Task set:
a) In the post about geotagging images, which software was used to check locations locally before submitting them to the site?
b) Continue the post about geotagging images from the point where it stops.

[[ Text provided, beginning ]]

I created spreadsheets to review the data inventories (though for a larger scale I'd go with a database design), which I leveraged with the tools jhead and exiftool. Geotagged images were required for successful upload; if I missed a tag the placemark would show up, literally, "off the reservation", necessitating a do-over, or perhaps record removal. The QGIS software came in handy for local checking of locations prior to site submission.

That's where quality expectations come in. I have standards, and try to share content that's correct to the best of my ability. I know the accuracy of a basic consumer GPS circuit in a camera or phone is a few feet at least (sorry, a meter at least), with terrain conditions such as tree cover worsen that to tens of meters or no data at all.

Did I meet the goal? Well, from under 100 original records to almost 200, not as many as I wanted but a respectable repair record. And the newly shared images are typically at least 10X larger.

Interpolation

In some cases, one data point without metadata was found between two data points having location metadata. If the time interval was short enough, I felt confident in finding the midpoint between them and assigning it manually to the third. Crowd-sourced Python to the rescue.

#!/usr/bin/python

# https://code.activestate.com/recipes/577713-midpoint-of-two-gps-points/

import math



def midpoint(x1, y1, x2, y2):

#Input values as degrees



#Convert to radians

    lat1 = math.radians(x1)

    lon1 = math.radians(x2)

    lat2 = math.radians(y1)

    lon2 = math.radians(y2)

# etc.



print(midpoint( 39.690999,39.690402, -76.269761, -76.270604))

Many examples of this "great circle" math can be found online; after testing the above simple approach I added command line parameters to get the results. An expansion would be adding this function into the spreadsheet/database inventory with Excel or SQL.

Benchmarks

Data markers are key to many data-based initiatives. Running a GC/Mass-Spec analysis with known published standard reference sources can calibrate an instrument so the results can be used in medical or court settings or whatever. In location work, benchmarks are landmarks perhaps installed by government agencies, perhaps private entities. One reference called this "ground truth."

Of course, this topic deviates from software and hardware benchmarks (less of an impact now than when I penned the SD speed post "fast is not a number").

Benchmark

How close?

[[ Text provided, end ]]
[[ Record excerpts, beginning ]]

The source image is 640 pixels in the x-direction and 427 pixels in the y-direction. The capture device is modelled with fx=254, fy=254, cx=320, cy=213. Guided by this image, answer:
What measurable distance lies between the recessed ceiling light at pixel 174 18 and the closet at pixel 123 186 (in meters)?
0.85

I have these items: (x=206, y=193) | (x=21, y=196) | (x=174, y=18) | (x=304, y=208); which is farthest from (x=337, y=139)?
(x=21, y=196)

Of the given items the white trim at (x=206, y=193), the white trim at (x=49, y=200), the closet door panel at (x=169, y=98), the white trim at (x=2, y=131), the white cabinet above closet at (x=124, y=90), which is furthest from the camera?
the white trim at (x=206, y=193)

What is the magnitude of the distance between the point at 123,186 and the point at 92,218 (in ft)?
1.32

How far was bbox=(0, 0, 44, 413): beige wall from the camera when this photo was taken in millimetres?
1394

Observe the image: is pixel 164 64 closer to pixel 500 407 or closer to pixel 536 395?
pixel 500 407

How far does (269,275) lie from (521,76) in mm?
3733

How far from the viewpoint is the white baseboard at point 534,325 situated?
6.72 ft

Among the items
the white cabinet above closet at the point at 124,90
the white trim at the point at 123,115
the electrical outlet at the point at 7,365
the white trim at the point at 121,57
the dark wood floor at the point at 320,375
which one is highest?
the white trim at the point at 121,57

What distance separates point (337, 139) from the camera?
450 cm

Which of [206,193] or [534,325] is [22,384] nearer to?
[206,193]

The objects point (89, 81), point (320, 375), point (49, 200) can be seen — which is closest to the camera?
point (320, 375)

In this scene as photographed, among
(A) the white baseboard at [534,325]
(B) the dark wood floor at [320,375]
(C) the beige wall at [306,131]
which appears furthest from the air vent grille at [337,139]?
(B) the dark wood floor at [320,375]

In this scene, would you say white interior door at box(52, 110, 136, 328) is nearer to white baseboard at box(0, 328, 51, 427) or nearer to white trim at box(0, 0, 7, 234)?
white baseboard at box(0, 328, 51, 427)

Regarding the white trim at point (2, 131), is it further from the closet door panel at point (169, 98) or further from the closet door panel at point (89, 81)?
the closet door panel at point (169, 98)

[[ Record excerpts, end ]]

Written responses:
a) QGIS

b)
Benchmark on trail

The above image shows a map in the lower corner. Even with several readings the discrepancy between the found location and the actual site is noticeable. The "jitter" for location spots that should have been on the dotted path looks like I was in the water more than once (I wasn't). It's too bad this particular rendering excludes a scale. I guess that's where the API comes in?

What happens now?

3D? In the new home, my images are shared with a creative-commons license, and the sequences seem to be oriented toward building virtual imagery. I noted bad spotting on some data (invalid metadata) and odd side effects with other content, such as reporting distance traveled between 2 or more seemingly disconnected sites. There are ways to upload dashcam (or GoPro-type) camera recordings. Have to check the detective's benevolent society funding levels.

Maybe a future round of field observations will be via a fleet of drones that go along the trail markers at chest height, recording higher and higher resolution imagery. These can be morphed into the historic records, with the right algorithms.

One reason to look back at old data is to find gaps where nothing was collected, or perhaps records were destroyed or degraded. I set my next sights on locating historic benchmarks, which I've found via NOAA (US National Oceanic and Atmospheric Administration)

Not found on last search: JV4815

Last found in 1998: JV6715

I have definitely located additional physical benchmarks that don't appear in online searches, opening a new line of detective search—are these points discredited due to being on private property or were they never memorialized as the phrase goes?

Also:

Revealing a crowd-data-sourcing idea gone sour, a thread in the geocaching space talks about community rewards given even if the field data report said "object not found".